Les opposants à la promotion de Martin Selmayr reprochent à Jean-Claude Juncker d’avoir méprisé les règles en procédant à une nomination expresse et pas assez transparente. Agé de 47 ans, l’Allemand a rapidement gravi les échelons au sein de l’Union européenne. Juriste de formation, il a intégré la Banque centrale européenne de 1998 à 2000. Neuf ans après, il retrouve l’UE en occupant le poste de porte-parole puis de chef de cabinet de la commissaire luxembourgeoise Viviane Reding. En 2014, il mène avec succès la campagne de Jean-Claude Juncker et devient directeur de son cabinet.

[ Plein écran ]

Les eurodéputés de tous bords politiques ont exprimé sévèrement leur mécontentement concernant la nomination de Martin Selmayr. © Mado Oblin

Le Parlement a chargé la commission du contrôle budgétaire d’enquêter sur cette promotion controversée. Les eurodéputés cherchent ainsi à faire pression sur Juncker en utilisant la décharge budgétaire. Cette procédure permet au Parlement, en cas d’anomalie détectée par cette commission d'enquête, de refuser ou d’ajourner la décharge budgétaire de la Commission européenne.

La menace de motion de censure plane sur la Commission 

Par le passé, le Parlement a utilisé cette technique à deux reprises. La première fois en 1984. La deuxième fois en 1998, obligeant la Commission Santer à démissionner un an plus tard. A l’époque, la Française Edith Cresson, alors commissaire en charge de la recherche, était visée par des allégations de favoritisme, tandis que l’Espagnol Manuel Marin, commissaire en charge des affaires extérieures, était accusé de fraude dans l’aide humanitaire.

« L’idée est de dire à la Commission européenne : vous n’êtes pas assez transparents dans vos démarches et donc vous dépensez l’argent d’une manière illégale », explique Indrek Tarand, député estonien du groupe les Verts/ Alliance libre européenne et vice-président de la commission du contrôle budgétaire. Je n’ai jamais vécu ce scénario durant mes neuf ans au Parlement, mais théoriquement, et selon les traditions, quelqu’un devra démissionner si le budget est ajourné ou refusé. »

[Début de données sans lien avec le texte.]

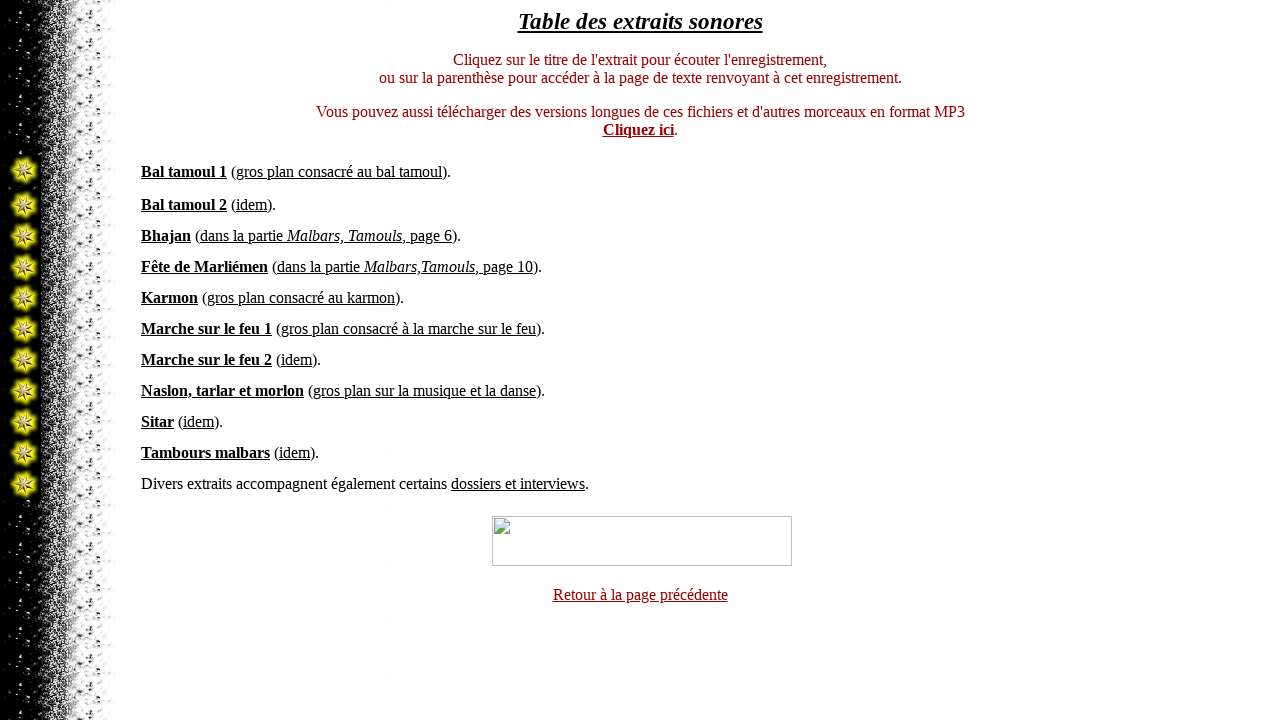

--- FILE ---
content_type: text/html
request_url: http://www.indereunion.net/tes.htm
body_size: 1557
content:
<html>

<head>
<meta http-equiv="Content-Type" content="text/html; charset=iso-8859-1">
<title>Extraits sonores Indes réunionnaises</title>
<meta NAME="description" CONTENT="Table des extraits sonores">
<meta NAME="Keywords"
CONTENT="MP3, bal tamoul, karmon, bhajan, MP3 inde, sitar, marche sur le feu, naslon, MP3 sitar, morlon, tambour malbar">
<meta name="author" content="Philippe Pratx">
<meta http-equiv="Content-Language" content="fr">
<meta name="robots" content="index, follow, all">
<meta name="reply-to" content="pratxp@ifrance.com">
<meta name="DC.Subject" content="Cultures et traditions">
<meta name="rating" content="General">
<meta name="revisit-after" content="21 days">
<meta name="distribution" content="global">
</head>

<body background="fondgris.gif" bgcolor="#FFFFFF" text="#000000">
<div align="center"><center>
<script src="http://www.google-analytics.com/urchin.js" type="text/javascript">
</script>
<script type="text/javascript">
_uacct = "UA-42609171-5";
urchinTracker();
</script>
<table border="0" cellpadding="0" cellspacing="0">
  <tr>
    <td><u><em><strong><big><big>Table des extraits sonores</big></big></strong></em></u></td>
  </tr>
</table>
</center></div>

<p align="center"><font color="#9D0000">Cliquez sur le titre de l'extrait pour écouter
l'enregistrement,<br>
ou sur la parenthèse pour accéder à la page de texte renvoyant à cet enregistrement.</font></p>

<p align="center"><font color="#9D0000">Vous pouvez aussi télécharger des versions
longues de ces fichiers et d'autres morceaux en format MP3<br>
<a href="utile/tchgt/mp3.htm"
style="background-color: rgb(255,255,255); color: rgb(157,0,0)"><strong>Cliquez ici</strong></a>.</font></p>
<div align="left">

<table border="0" cellpadding="0" cellspacing="0">
  <tr>
    <td><p align="left"><img src="star.jpg" width="33" height="31">
    &nbsp;&nbsp;&nbsp;&nbsp;&nbsp;&nbsp;&nbsp;&nbsp;&nbsp;&nbsp;&nbsp;&nbsp;&nbsp;&nbsp;&nbsp;&nbsp;&nbsp;&nbsp;&nbsp;&nbsp;&nbsp;&nbsp;&nbsp;&nbsp;
    </td>
    <td><strong><a href="grosplans/baltammaha/balson1.htm" style="color: rgb(0,0,0)">Bal
    tamoul 1</a> </strong>(<a href="grosplans/baltammaha/balta1.htm" style="color: rgb(0,0,0)">gros
    plan consacré au bal tamoul</a>).</td>
  </tr>
  <tr>
    <td><img src="star.jpg" width="33" height="31"></td>
    <td><strong><a href="grosplans/baltammaha/balson2.htm" style="color: rgb(0,0,0)">Bal
    tamoul 2</a> </strong>(<a href="grosplans/baltammaha/balta1.htm" style="color: rgb(0,0,0)">idem</a>).</td>
  </tr>
  <tr>
    <td><img src="star.jpg" width="33" height="31"></td>
    <td><strong><a href="malbar/malbtam/bhajan.htm" style="color: rgb(0,0,0)">Bhajan</a> </strong>(<a
    href="malbar/malbtam/malb6.htm" style="color: rgb(0,0,0)">dans la partie <em>Malbars,
    Tamouls</em>, page 6</a>).</td>
  </tr>
  <tr>
    <td><img src="star.jpg" width="33" height="31"></td>
    <td><strong><a href="malbar/religion/marlson.htm" style="color: rgb(0,0,0)">Fête de
    Marliémen</a> </strong>(<a href="malbar/religion/malb10.htm" style="color: rgb(0,0,0)">dans
    la partie<em> Malbars,Tamouls</em>, page 10</a>).</td>
  </tr>
  <tr>
    <td><img src="star.jpg" width="33" height="31"></td>
    <td><strong><a href="grosplans/karmon/karson.htm" style="color: rgb(0,0,0)">Karmon</a> </strong>(<a
    href="grosplans/karmon/karmon.htm" style="color: rgb(0,0,0)">gros plan consacré au karmon</a>).</td>
  </tr>
  <tr>
    <td><img src="star.jpg" width="33" height="31"></td>
    <td><strong><a href="grosplans/feu/feuson1.htm" style="color: rgb(0,0,0)">Marche sur le
    feu 1</a> </strong>(<a href="grosplans/feu/feu1.htm" style="color: rgb(0,0,0)">gros plan
    consacré à la marche sur le feu</a>).</td>
  </tr>
  <tr>
    <td><img src="star.jpg" width="33" height="31"></td>
    <td><strong><a href="grosplans/feu/feuson2.htm" style="color: rgb(0,0,0)">Marche sur le
    feu 2</a> </strong>(<a href="grosplans/feu/feu1.htm" style="color: rgb(0,0,0)">idem</a>).</td>
  </tr>
  <tr>
    <td><img src="star.jpg" width="33" height="31"></td>
    <td><strong><a href="grosplans/musidans/naslon.htm" style="color: rgb(0,0,0)">Naslon,
    tarlar et morlon</a> </strong>(<a href="grosplans/musidans/musdans1.htm"
    style="color: rgb(0,0,0)">gros plan sur la musique et la danse</a>).</td>
  </tr>
  <tr>
    <td><img src="star.jpg" width="33" height="31"></td>
    <td><strong><a href="grosplans/musidans/sitar.htm" style="color: rgb(0,0,0)">Sitar</a> </strong>(<a
    href="grosplans/musidans/musdans1.htm" style="color: rgb(0,0,0)">idem</a>).</td>
  </tr>
  <tr>
    <td><img src="star.jpg" width="33" height="31"></td>
    <td><strong><a href="grosplans/musidans/tamb.htm" style="color: rgb(0,0,0)">Tambours
    malbars</a> </strong>(<a href="grosplans/musidans/musdans1.htm" style="color: rgb(0,0,0)">idem</a>).</td>
  </tr>
  <tr>
    <td><img src="star.jpg" width="33" height="31"></td>
    <td>Divers extraits accompagnent également certains <a
    href="actu/dossiers/dossinterv.htm" style="color: rgb(0,0,0)">dossiers et interviews</a>.</td>
  </tr>
</table>
</div>

<p align="center"><small>&nbsp;&nbsp;<map name="FPMap19"><area href="http://www.indereunion.net/special/spe.htm" shape="rect" coords="0, 2, 297, 49"></map><img border="0" src="special/bandeau.jpg" usemap="#FPMap19" width="300" height="50">&nbsp;</small></p>

<p align="center"><font color="#9D0000"><a HREF="Javascript:history.go(-1)"
style="color: rgb(157,0,0)">Retour à la page précédente</a></font></p>

<p align="right"></p>
</body>
</html>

Une première réunion est prévue les 19 et 20 mars, puis une résolution sera votée lors de la plénière d’avril. « Cette résolution sera un message politique pour rappeler à la Commission européenne qu’elle doit respecter les règles », indique Bart Staes (groupe des Verts/ Alliance libre européenne), membre de la commission du contrôle budgétaire, tout en assurant qu’une motion de censure est une piste envisageable par la suite. Pour être adoptée, une motion de censure doit recueillir les deux tiers des suffrages exprimés lors du vote. La Commission est alors obligée de démissionner en bloc. Mais cette procédure n’a jusqu’alors jamais abouti.